Critique : Les Huit vertus bafouées de Ishii Teruo

Posté le 19 novembre 2012 par

Ishii Teruo réalise avec Les Huit vertus bafouées un objet déviant, psychédélique et délirant, typique de ses productions les plus réussies de cette période. Le ton du film se situe au carrefour de sa célèbre série des Joys of Torture (dont il tira 8 films entre 1968 et 1973) et des objets plus pops et étranges qu’il réalisa après celle-ci comme les excellents Female Yakuza Tale avec la belle  Ike Reiko ou encore Blind Woman’s Curse avec la non moins fameuse  Kaji Meiko. Par Justin Kwedi.

Shino, un samouraï errant qui loue ses services au plus offrant, est sur le point de mettre fin à ses jours. Mais sa rencontre avec deux prostituées, membres d’une organisation qui alimente les bordels en chair fraîche, le fait changer d’avis. Engagé par l’organisation, Shino supervise à sa manière la sélection des nouvelles recrues.

L’ouverture par son extravagance formelle annonce d’emblée un spectacle déjanté de la part d’un  Ishii Teruo au sommet de son art.  Tamba Tetsuro, encerclé au milieu d’un pont par une horde d’assaillants, les décime furieusement tandis que les étincelles du contact des lames et les éclaboussures de sang inondent l’écran pour former les crédits du générique… L’éclairage du décor studio par du rouge baroque aux ténèbres les plus oppressantes, illustrant la rage émoussée de Shino (Tamba Tetsuro) las de cette vie de samouraï assassin et qui va se laisser noyer pour enfin trouver la paix (ou un autre enfer dans l’au-delà comme le leitmotiv désabusé du film le répète). C’est sans compter le sauvetage par une mystérieuse organisation criminelle qui va l’engager pour ses basses besognes. Celle-ci se caractérise par son renoncement à toute forme d’humanité reposant sur les fameuses huit vertus comme l’amitié, la compassion, l’amour…

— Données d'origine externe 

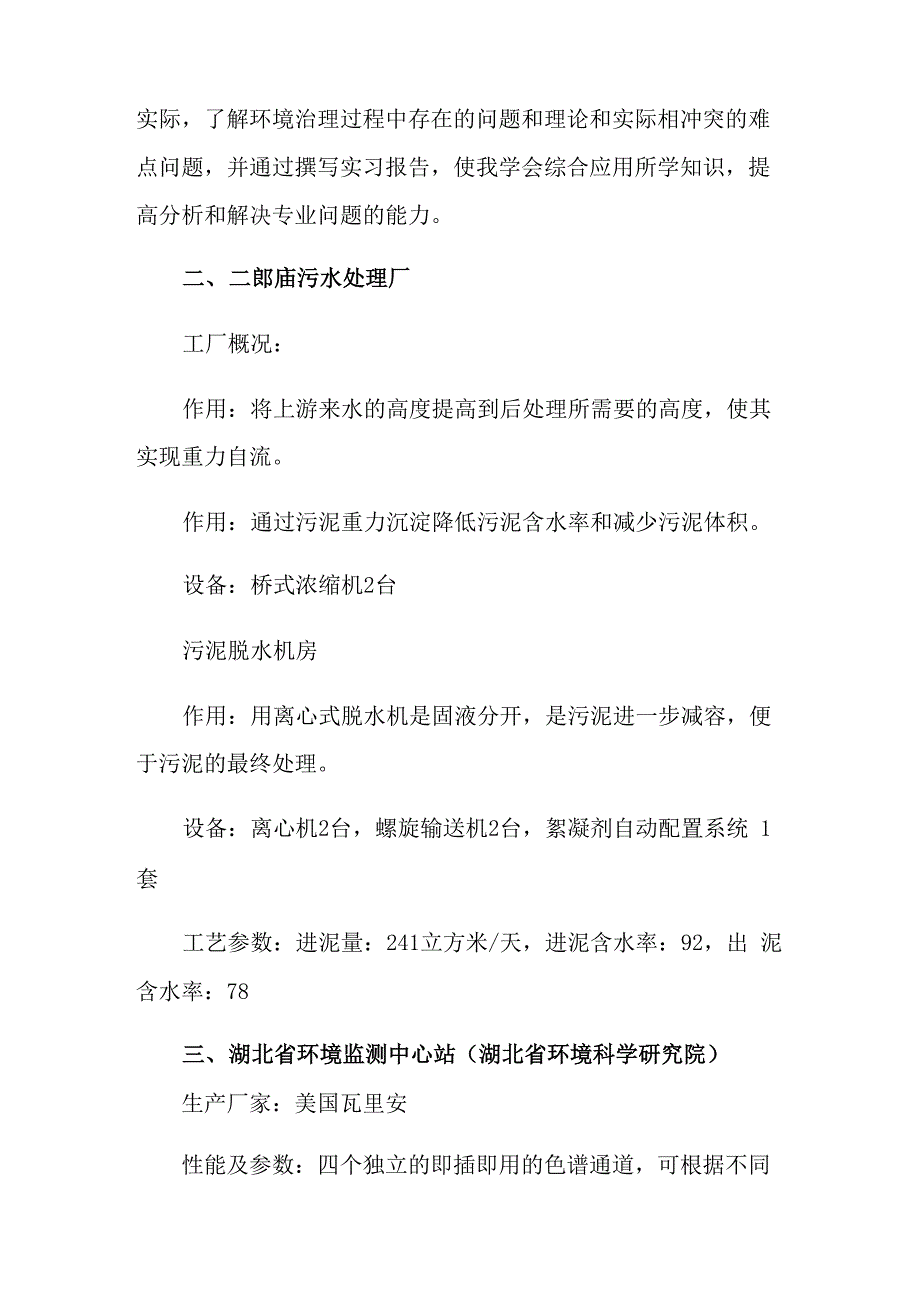 实际，了解环境治理过程中存在的问题和理论和实际相冲突的难点问题，并通过撰写实习报告，使我学会综合应用所学知识，提高分析和解决专业问题的能力。

二、二郎庙污水处理厂

工厂概况：

作用：将上游来水的高度提高到后处理所需要的高度，使其实现重力自流。

作用：通过污泥重力沉淀降低污泥含水率和减少污泥体积。

设备：桥式浓缩机2台

污泥脱水机房

作用：用离心式脱水机是固液分开，是污泥进一步减容，便于污泥的最终处理。

设备：离心机2台，螺旋输送机2台，絮凝剂自动配置系统 1套

工艺参数：进泥量：241立方米/天，进泥含水率：92，出 泥含水率：78

三、湖北省环境监测中心站（湖北省环境科学研究院）

生产厂家：美国瓦里安

性能及参数：四个独立的即插即用的色谱通道，可根据不同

Si certains Pinku Eiga recèlent sous leurs excès d’étonnantes tendances féministes ou libertaires (La femme scorpion avec  Kaji Meiko, Le couvent de la bête sacrée de  Suzuki Norifumi), il n’en est rien ici avec un  Ishii Teruo faisant subir les derniers outrages à ses personnages féminins. L’organisation étant spécialisée dans le proxénétisme, les scènes de « formation » des recrues féminines démontrent toute l’inventivité sadique du réalisateur, l’intrigue tournant autour de la concurrence féroce entre les maisons closes traditionnelles et les nouveaux lieux de plaisir que sont les bains publics, les restaurants et leurs hôtesses accueillantes. Notre héros Shino est donc chargé d’éradiquer cette concurrence déloyale et va multiplier tueries et humiliations en tout genre jusqu’à devenir aussi gênant pour ses commanditaires que pour ses ennemis. Tamba Tetsuro, stoïque et impassible, est paradoxalement le personnage le plus humain, le détachement affiché dans ses exactions témoignant d’une mélancolie dont les raisons resteront obscures. Acteur dont on se souvient plus des prestations dans un versant plus prestigieux du cinéma nippon (Hara-Kiri, Kwaidan, Trois samouraïs hors-la-loi), il apporte une certaine noblesse héroïque dans un récit totalement amoral.

On n’aura ainsi guère de compassion pour les figures féminines qui, modelées pour être impitoyables, sont toutes ici des figures de traîtrise, de séduction et d’avilissement. Chaque semblant d’élan de compassion envers elles s’avère biaisé, puisque révélant une manipulation (la fille de samouraï vendue aux enchères, les gardes du corps de Shino ignorant qu’il les a sauvées) de la part de ce casting féminin qui passe plus de temps poitrines et fesses à l’air que kimono sur le dos.

Verdict : Visuellement, c’est un véritable festival que nous offre là  Ishii Teruo. Les idées folles s’enchaînent sans interruption, tel cet incendie éteint par une armée de femmes se roulant dans les flammes,  Tamba Tetsuro sauvé d’une mort frigorifiée par des femmes nues se frottant à lui pour le réchauffer ou encore une longue orgie au sexe et à l’opium à la photo gorgée de filtres de couleurs et aux cadrages déroutant. Le final où Tamba affronte une armée diminué par l’opium et se mutile volontairement pour en atténuer les effets est un grand moment, maelström de couleur, de membres coupés et de poses viriles dans le plus pur style manga. Comme souvent avec Ishii Teruo, le cinéma d’exploitation tordu et virtuose est à son plus haut dans cet excellent film.

Le coffret DVD Sex & Fury Vol1. est disponible chez Métropolitan depuis le 12 novembre.